_PROBLEM DESCRIPTION:_
Count the lines in the records below that contain the string "woman". Matching is case-sensitive. Reply with the number alone.

_RECORDS SUPPLIED:_
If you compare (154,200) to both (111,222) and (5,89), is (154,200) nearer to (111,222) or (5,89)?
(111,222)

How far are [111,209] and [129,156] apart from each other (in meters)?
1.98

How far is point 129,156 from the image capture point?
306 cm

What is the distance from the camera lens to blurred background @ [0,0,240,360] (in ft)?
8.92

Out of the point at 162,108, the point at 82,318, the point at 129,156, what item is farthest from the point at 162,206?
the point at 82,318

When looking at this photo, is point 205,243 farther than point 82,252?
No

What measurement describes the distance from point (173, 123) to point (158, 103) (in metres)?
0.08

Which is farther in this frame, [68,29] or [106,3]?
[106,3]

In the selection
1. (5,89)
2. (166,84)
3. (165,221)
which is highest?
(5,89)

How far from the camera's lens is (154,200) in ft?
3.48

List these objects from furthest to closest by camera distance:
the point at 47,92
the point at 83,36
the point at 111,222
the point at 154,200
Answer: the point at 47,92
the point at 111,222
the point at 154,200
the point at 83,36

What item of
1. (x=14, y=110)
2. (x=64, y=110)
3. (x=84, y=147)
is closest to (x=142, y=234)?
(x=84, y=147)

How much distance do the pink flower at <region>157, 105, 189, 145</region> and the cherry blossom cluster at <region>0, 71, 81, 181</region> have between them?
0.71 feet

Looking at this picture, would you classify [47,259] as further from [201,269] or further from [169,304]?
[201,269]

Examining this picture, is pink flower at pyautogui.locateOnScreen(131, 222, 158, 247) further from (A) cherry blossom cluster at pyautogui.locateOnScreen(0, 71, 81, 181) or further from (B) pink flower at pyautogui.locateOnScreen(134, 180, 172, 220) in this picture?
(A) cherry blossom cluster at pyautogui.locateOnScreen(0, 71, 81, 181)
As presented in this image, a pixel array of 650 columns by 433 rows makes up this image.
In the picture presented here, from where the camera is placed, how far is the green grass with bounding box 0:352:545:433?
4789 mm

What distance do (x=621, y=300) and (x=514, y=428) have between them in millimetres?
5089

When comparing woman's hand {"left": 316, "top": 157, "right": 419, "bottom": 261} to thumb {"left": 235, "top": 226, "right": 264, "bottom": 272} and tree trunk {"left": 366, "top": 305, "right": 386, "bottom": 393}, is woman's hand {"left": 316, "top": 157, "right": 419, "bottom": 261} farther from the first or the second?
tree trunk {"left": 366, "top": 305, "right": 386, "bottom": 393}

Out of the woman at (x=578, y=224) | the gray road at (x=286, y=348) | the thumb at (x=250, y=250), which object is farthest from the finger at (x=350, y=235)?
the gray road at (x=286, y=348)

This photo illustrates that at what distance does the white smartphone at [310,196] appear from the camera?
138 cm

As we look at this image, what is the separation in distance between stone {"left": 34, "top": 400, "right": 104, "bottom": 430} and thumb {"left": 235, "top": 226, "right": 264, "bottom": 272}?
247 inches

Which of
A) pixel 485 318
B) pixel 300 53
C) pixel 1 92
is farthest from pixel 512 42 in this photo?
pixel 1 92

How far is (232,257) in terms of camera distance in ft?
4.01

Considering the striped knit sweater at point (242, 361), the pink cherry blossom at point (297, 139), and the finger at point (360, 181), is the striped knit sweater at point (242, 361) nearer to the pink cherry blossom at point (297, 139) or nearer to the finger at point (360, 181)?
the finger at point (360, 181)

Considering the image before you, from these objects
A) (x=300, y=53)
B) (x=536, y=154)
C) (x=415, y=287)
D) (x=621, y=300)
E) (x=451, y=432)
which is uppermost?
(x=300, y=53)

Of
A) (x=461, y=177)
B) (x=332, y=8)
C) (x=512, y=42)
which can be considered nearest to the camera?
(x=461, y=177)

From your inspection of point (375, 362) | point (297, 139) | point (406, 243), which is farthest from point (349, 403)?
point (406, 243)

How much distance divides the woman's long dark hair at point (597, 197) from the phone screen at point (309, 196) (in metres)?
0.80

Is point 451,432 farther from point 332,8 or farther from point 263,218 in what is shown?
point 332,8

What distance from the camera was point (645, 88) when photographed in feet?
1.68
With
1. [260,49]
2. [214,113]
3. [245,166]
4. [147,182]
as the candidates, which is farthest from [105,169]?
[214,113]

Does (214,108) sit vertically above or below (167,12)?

_RESPONSE:_
3